The school system’s official start-of-the-year count of 26,439 students in kindergarten through 12th grade is down 467 students, or 1.7 percent, from the total reported at the start of the 2019-20 school year.
That decline is the equivalent of an elementary school – to cite the closest example, Carlin Springs Elementary School, which had a reported student body of 473.
The Sept. 30 figures are deemed official and are reported to the Virginia Department of Education to be used for a variety of purposes, including state funding.
The county’s student population was down from 2019 at the elementary-school level (12,483 from 13,264) and middle-school level (5,810 from 6,119) but up at the high-school level (8,146 from 7,523).

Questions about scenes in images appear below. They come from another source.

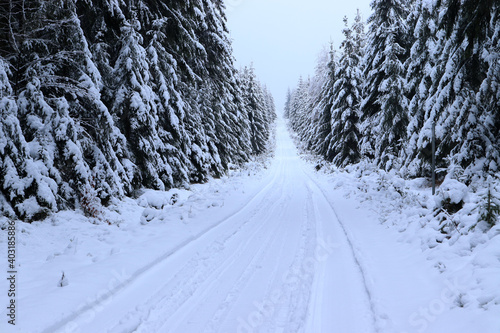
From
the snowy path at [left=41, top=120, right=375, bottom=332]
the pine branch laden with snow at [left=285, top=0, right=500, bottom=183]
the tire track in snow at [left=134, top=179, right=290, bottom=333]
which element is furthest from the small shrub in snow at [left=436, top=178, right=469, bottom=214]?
the tire track in snow at [left=134, top=179, right=290, bottom=333]

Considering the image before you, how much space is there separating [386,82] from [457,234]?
519 inches

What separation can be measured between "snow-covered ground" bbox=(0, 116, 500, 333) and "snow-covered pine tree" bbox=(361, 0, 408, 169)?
890 cm

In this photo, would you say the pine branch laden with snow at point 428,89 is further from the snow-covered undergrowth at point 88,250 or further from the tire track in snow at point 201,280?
the snow-covered undergrowth at point 88,250

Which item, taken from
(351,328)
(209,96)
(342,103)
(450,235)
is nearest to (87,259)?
(351,328)

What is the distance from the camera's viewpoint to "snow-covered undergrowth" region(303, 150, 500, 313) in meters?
3.95

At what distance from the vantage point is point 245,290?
4719 millimetres

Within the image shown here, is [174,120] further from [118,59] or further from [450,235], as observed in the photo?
[450,235]

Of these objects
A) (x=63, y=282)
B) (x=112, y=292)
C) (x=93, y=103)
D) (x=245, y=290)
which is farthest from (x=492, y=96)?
(x=93, y=103)

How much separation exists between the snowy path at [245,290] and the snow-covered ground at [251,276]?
0.02 meters

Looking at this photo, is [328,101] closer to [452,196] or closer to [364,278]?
[452,196]

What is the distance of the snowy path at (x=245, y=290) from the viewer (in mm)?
3826

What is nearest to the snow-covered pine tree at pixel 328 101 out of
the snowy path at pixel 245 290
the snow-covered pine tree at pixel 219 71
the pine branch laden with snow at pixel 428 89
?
the pine branch laden with snow at pixel 428 89

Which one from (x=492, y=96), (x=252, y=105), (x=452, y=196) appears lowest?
(x=452, y=196)

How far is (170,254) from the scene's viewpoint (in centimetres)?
639
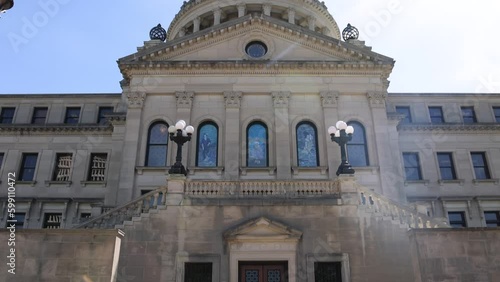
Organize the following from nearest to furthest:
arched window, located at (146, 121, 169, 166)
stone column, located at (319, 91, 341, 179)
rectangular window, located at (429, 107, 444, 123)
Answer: stone column, located at (319, 91, 341, 179) < arched window, located at (146, 121, 169, 166) < rectangular window, located at (429, 107, 444, 123)

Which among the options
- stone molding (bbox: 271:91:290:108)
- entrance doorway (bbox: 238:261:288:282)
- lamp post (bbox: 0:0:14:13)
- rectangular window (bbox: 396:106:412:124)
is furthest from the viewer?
rectangular window (bbox: 396:106:412:124)

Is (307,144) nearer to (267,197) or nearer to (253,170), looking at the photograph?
(253,170)

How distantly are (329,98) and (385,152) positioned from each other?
201 inches

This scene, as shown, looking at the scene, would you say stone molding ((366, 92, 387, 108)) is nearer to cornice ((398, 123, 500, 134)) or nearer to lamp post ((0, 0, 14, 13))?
cornice ((398, 123, 500, 134))

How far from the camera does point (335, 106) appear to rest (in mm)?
27766

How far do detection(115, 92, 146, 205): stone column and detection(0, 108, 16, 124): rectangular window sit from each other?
44.9 feet

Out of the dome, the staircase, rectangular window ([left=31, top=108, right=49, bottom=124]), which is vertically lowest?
the staircase

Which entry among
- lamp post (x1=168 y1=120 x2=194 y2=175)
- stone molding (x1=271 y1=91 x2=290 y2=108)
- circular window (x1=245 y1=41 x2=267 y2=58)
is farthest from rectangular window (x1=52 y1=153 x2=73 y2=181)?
stone molding (x1=271 y1=91 x2=290 y2=108)

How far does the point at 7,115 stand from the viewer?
3488 cm

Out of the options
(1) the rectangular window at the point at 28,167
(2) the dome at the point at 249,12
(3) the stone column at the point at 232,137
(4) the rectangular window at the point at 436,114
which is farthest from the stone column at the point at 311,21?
(1) the rectangular window at the point at 28,167

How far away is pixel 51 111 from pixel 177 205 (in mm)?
22142

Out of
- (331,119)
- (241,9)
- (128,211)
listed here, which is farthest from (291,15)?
(128,211)

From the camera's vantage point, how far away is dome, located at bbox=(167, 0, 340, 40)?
45.2 metres

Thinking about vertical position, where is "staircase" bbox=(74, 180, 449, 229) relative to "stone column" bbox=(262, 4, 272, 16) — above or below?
below
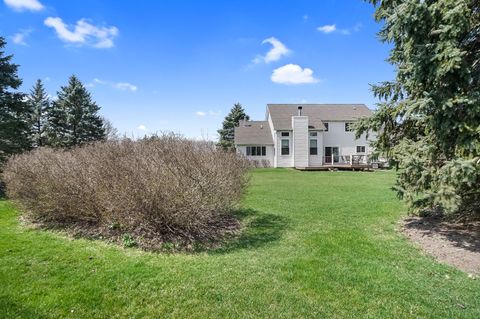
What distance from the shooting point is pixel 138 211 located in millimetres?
5621

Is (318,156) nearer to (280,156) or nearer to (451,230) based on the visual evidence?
(280,156)

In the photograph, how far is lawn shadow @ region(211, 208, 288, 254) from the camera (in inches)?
227

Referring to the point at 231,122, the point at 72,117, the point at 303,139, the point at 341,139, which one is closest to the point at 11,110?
the point at 72,117

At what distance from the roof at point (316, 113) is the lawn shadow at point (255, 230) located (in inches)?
903

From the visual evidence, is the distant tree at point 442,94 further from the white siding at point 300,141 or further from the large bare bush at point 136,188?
the white siding at point 300,141

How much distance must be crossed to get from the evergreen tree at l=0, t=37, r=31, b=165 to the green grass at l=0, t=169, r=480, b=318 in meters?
11.9

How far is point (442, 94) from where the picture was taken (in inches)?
190

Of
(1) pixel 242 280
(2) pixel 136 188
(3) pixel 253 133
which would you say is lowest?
(1) pixel 242 280

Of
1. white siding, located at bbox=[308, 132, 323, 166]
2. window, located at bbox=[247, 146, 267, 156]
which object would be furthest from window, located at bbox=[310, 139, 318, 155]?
window, located at bbox=[247, 146, 267, 156]

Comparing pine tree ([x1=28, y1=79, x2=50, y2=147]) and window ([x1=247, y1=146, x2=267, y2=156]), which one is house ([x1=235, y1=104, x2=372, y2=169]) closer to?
window ([x1=247, y1=146, x2=267, y2=156])

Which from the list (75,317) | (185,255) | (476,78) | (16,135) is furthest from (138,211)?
(16,135)

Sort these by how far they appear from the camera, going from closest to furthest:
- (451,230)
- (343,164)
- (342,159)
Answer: (451,230), (343,164), (342,159)

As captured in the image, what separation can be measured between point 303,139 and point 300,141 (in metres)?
0.37

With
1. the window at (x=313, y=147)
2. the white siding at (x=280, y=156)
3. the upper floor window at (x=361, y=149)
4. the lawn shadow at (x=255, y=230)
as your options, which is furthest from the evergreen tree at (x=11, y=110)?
the upper floor window at (x=361, y=149)
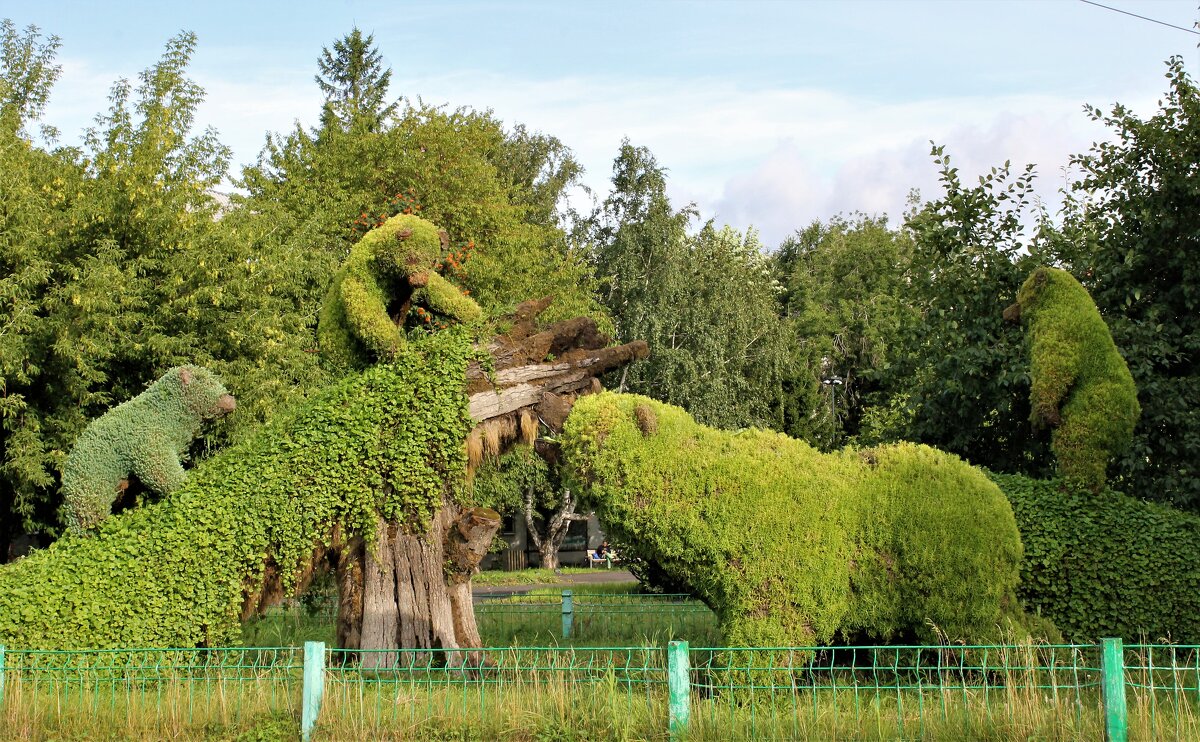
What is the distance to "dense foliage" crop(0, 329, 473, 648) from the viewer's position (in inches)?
347

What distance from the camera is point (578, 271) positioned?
26.8 metres

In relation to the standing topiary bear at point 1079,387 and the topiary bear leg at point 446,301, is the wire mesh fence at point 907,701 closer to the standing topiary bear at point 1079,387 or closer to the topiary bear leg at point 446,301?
the standing topiary bear at point 1079,387

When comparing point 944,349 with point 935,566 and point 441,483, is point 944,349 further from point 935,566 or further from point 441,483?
point 441,483

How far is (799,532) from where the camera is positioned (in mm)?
8133

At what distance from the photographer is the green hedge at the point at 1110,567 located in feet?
28.7

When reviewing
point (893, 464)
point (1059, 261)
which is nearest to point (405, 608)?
point (893, 464)

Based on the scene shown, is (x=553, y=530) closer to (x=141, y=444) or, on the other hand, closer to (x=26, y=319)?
(x=26, y=319)

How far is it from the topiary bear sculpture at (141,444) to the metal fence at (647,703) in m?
1.49

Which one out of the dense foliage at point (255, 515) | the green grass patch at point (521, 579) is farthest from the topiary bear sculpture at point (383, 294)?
the green grass patch at point (521, 579)

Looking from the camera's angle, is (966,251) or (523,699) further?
(966,251)

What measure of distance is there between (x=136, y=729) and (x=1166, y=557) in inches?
333

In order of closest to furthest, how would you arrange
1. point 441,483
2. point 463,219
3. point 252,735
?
point 252,735
point 441,483
point 463,219

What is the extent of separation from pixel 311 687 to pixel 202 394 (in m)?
3.94

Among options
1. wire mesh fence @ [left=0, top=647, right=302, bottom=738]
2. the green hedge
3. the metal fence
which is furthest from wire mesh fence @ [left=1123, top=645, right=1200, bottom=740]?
wire mesh fence @ [left=0, top=647, right=302, bottom=738]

The student enrollment is battling back from a more significant dropoff – upwards of 5 percent – in the aftermath of COVID, when some parents who could do so removed their students from the locked-down public-school system and found alternatives that included private and parochial schools and home-schooling.
Like most school systems across the nation, Arlington shut down in-person instruction in March 2020 as COVID roared in. Arlington School Board members in June 2020 became the first in the region to announce plans for to keep the lockdown in place for the 2020-21 school year, and the school system was one of the last in the region to fully reopen.
Consensus seems to have emerged nationally that excessive lockdowns did more harm than good in the big picture, as student-achievement rates plummeted and youth stuck behind computers faced significant mental-health challenges. Even the nation’s “face” of COVID response, Dr. Anthony Fauci, in recent days has admitted as much, although he denied he had anything to do with the decision-making involved.